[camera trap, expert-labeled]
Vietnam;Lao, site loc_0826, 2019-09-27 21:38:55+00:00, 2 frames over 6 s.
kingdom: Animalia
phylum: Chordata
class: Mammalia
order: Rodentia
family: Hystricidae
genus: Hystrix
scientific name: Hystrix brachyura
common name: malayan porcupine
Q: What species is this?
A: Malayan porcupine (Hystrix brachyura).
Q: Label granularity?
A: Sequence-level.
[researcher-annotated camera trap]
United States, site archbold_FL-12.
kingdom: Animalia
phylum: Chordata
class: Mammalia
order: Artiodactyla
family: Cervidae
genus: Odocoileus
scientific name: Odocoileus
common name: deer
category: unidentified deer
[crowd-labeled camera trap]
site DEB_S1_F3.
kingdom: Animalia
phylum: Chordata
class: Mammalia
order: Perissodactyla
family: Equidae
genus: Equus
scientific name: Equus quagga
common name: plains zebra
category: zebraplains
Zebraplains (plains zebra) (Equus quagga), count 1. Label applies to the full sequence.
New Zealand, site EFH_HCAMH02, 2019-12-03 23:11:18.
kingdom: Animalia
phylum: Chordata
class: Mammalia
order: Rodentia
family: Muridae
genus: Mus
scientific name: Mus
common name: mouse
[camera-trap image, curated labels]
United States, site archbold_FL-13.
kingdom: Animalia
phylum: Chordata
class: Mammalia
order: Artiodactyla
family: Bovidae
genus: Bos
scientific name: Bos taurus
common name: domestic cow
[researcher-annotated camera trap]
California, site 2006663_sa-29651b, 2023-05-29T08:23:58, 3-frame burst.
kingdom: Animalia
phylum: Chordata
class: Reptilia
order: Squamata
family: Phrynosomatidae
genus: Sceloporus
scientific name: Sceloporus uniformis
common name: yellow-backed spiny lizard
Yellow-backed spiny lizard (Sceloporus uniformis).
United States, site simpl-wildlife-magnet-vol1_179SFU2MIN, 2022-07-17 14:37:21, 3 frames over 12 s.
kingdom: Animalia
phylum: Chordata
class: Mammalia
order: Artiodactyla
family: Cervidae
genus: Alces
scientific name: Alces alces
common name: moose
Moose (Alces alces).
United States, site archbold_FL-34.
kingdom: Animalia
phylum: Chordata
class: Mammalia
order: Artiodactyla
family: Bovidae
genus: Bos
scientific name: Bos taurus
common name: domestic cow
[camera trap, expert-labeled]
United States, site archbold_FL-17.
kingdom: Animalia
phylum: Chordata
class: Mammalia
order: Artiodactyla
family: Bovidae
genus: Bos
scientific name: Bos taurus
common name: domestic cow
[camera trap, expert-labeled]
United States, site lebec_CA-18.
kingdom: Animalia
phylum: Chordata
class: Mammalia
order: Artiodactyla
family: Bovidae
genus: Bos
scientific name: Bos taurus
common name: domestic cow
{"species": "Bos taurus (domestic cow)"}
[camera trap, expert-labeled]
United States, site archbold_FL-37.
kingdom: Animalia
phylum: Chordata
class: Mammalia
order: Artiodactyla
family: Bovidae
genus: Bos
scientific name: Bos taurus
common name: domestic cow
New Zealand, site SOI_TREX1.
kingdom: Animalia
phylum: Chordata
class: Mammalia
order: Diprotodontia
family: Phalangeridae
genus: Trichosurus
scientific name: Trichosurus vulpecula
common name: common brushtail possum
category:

= = =

● Exercise requirements
Write out the data exactly as it stands.

● Result
[camera trap, expert-labeled]
Vietnam;Lao, site loc_0826, 2019-09-27 21:38:55+00:00, 2 frames over 6 s.
kingdom: Animalia
phylum: Chordata
class: Mammalia
order: Rodentia
family: Hystricidae
genus: Hystrix
scientific name: Hystrix brachyura
common name: malayan porcupine
Q: What species is this?
A: Malayan porcupine (Hystrix brachyura).
Q: Label granularity?
A: Sequence-level.
[researcher-annotated camera trap]
United States, site archbold_FL-12.
kingdom: Animalia
phylum: Chordata
class: Mammalia
order: Artiodactyla
family: Cervidae
genus: Odocoileus
scientific name: Odocoileus
common name: deer
category: unidentified deer
[crowd-labeled camera trap]
site DEB_S1_F3.
kingdom: Animalia
phylum: Chordata
class: Mammalia
order: Perissodactyla
family: Equidae
genus: Equus
scientific name: Equus quagga
common name: plains zebra
category: zebraplains
Zebraplains (plains zebra) (Equus quagga), count 1. Label applies to the full sequence.
New Zealand, site EFH_HCAMH02, 2019-12-03 23:11:18.
kingdom: Animalia
phylum: Chordata
class: Mammalia
order: Rodentia
family: Muridae
genus: Mus
scientific name: Mus
common name: mouse
[camera-trap image, curated labels]
United States, site archbold_FL-13.
kingdom: Animalia
phylum: Chordata
class: Mammalia
order: Artiodactyla
family: Bovidae
genus: Bos
scientific name: Bos taurus
common name: domestic cow
[researcher-annotated camera trap]
California, site 2006663_sa-29651b, 2023-05-29T08:23:58, 3-frame burst.
kingdom: Animalia
phylum: Chordata
class: Reptilia
order: Squamata
family: Phrynosomatidae
genus: Sceloporus
scientific name: Sceloporus uniformis
common name: yellow-backed spiny lizard
Yellow-backed spiny lizard (Sceloporus uniformis).
United States, site simpl-wildlife-magnet-vol1_179SFU2MIN, 2022-07-17 14:37:21, 3 frames over 12 s.
kingdom: Animalia
phylum: Chordata
class: Mammalia
order: Artiodactyla
family: Cervidae
genus: Alces
scientific name: Alces alces
common name: moose
Moose (Alces alces).
United States, site archbold_FL-34.
kingdom: Animalia
phylum: Chordata
class: Mammalia
order: Artiodactyla
family: Bovidae
genus: Bos
scientific name: Bos taurus
common name: domestic cow
[camera trap, expert-labeled]
United States, site archbold_FL-17.
kingdom: Animalia
phylum: Chordata
class: Mammalia
order: Artiodactyla
family: Bovidae
genus: Bos
scientific name: Bos taurus
common name: domestic cow
[camera trap, expert-labeled]
United States, site lebec_CA-18.
kingdom: Animalia
phylum: Chordata
class: Mammalia
order: Artiodactyla
family: Bovidae
genus: Bos
scientific name: Bos taurus
common name: domestic cow
{"species": "Bos taurus (domestic cow)"}
[camera trap, expert-labeled]
United States, site archbold_FL-37.
kingdom: Animalia
phylum: Chordata
class: Mammalia
order: Artiodactyla
family: Bovidae
genus: Bos
scientific name: Bos taurus
common name: domestic cow
New Zealand, site SOI_TREX1.
kingdom: Animalia
phylum: Chordata
class: Mammalia
order: Diprotodontia
family: Phalangeridae
genus: Trichosurus
scientific name: Trichosurus vulpecula
common name: common brushtail possum
category:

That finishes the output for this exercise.